START PROVIDED TEXT

The answers to date already say "no", but I wanted to point out some other issues with your logic. The final result is that RAW would allow you to do everything except let the horse take multiple turns in a round to move unlimited distances, but not quite the way you stated it.
That said, you should be able to move the horse indefinitely by just shoving it, though you will need high-level NPCs (around level 24), since they need a Strength (Athletics) skill of at least 15. And your rider will need a Dexterity modifier of at least +9 if you want to move horse and rider.
Of course, the biggest flaw in this whole thing is that you'd need to get a bazillion NPCs standing around waiting for you and your horse. A level 24 player or NPC could easily afford to just hire a level 13 wizard to teleport them to their destination in much less time than it would take all your NPCs to hike to their destinations.
Attack rolls won't get you anywhere near light speed, let alone infinity
If you were relying on attack rolls, you'd fail every 20th time, on average, even with +200 attack rolls vs an unarmored target.

END PROVIDED TEXT
START DATASET CONTENT

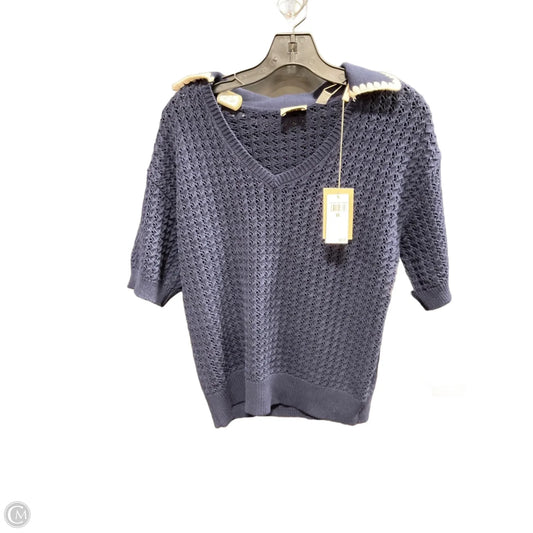 Top Short Sleeve By Elie Tahari In Navy, Size: M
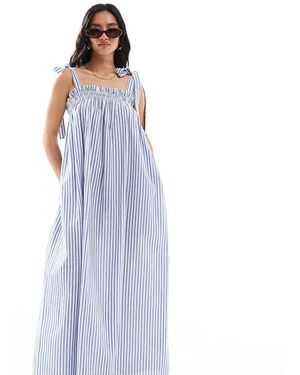 Miss Selfridge Vestito Grembiule Lungo - Blu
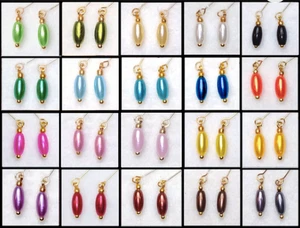 Dreamz OVAL DROP PEARL EARRINGS Jewelry for 11.5" doll - 20 COLORS! - Picture 1 of 28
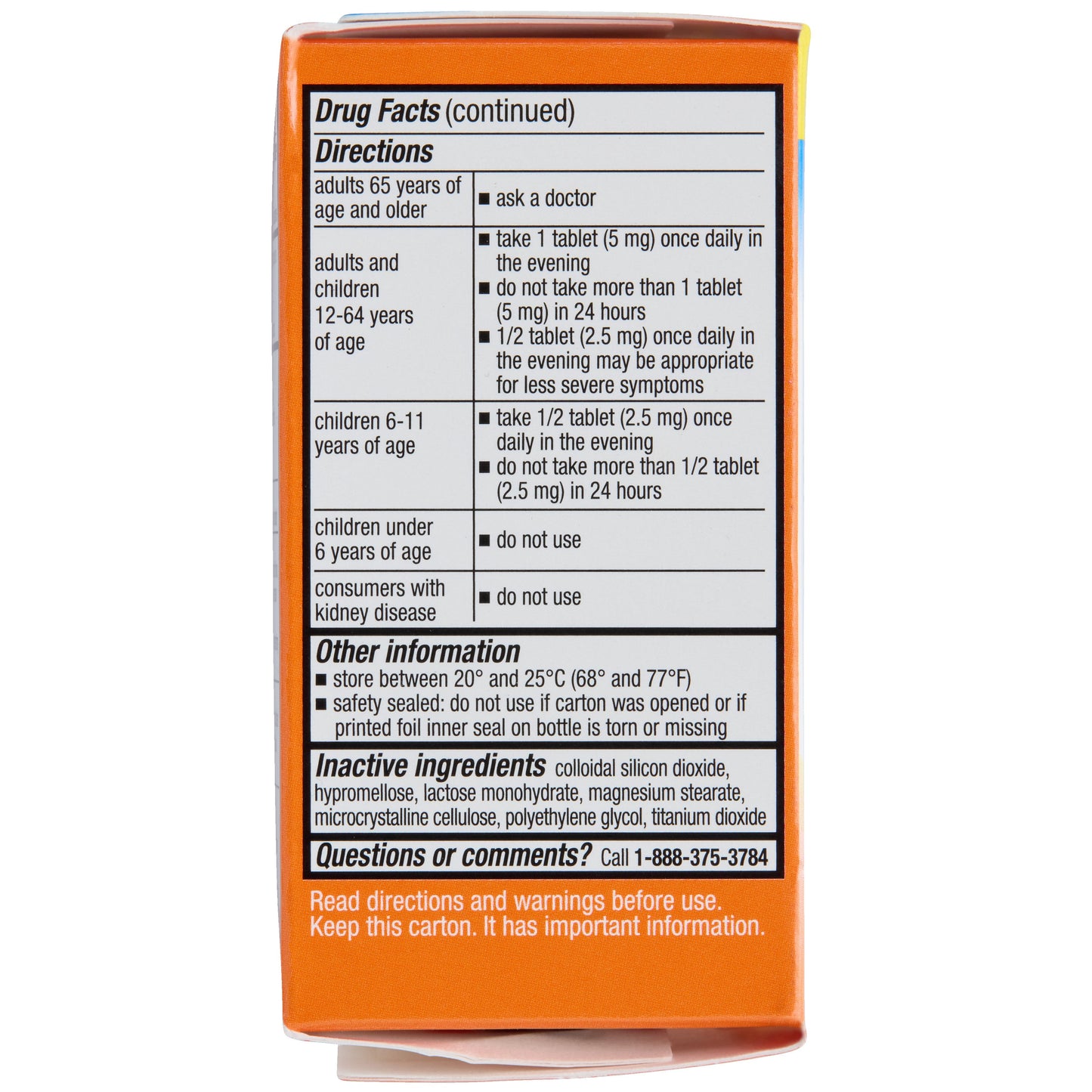 H-E-B Prescription Strength 24 Hr Allergy Relief Antihistamine 5 mg Tablets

END DATASET CONTENT

▶ _EXERCISE_:
Write what comes next in the rules answer about moving a horse by shoving it, picking up after its last sentence. The data above has no connection to the text about moving a horse.

▶ _REPLY TO THE TASK_:
If the d20 roll for an attack is a 1, the attack misses regardless of any modifiers or the target’s AC. (D&D basic rules, page 73)
To hit the speed of light, you'd have to make it through about 49 million npcs in one round. The odds of that are right at zero. (About 1 in 10^million ish. That's googol^(10000), or a 1 followed by a million zeros.)
Doing it with shove actions
However, the "shove" action isn't really an attack. It uses an attack action, and is considered "a special melee attack", but you actually make a contested Strength (Athletics) check against the target's Strength (Athletics) or Dexterity (Acrobatics), with the target choosing which.
The target of your shove must be no more than one size larger than you, and it must be within your reach. You make a Strength (Athletics) check contested by the target’s Strength (Athletics) or Dexterity (Acrobatics)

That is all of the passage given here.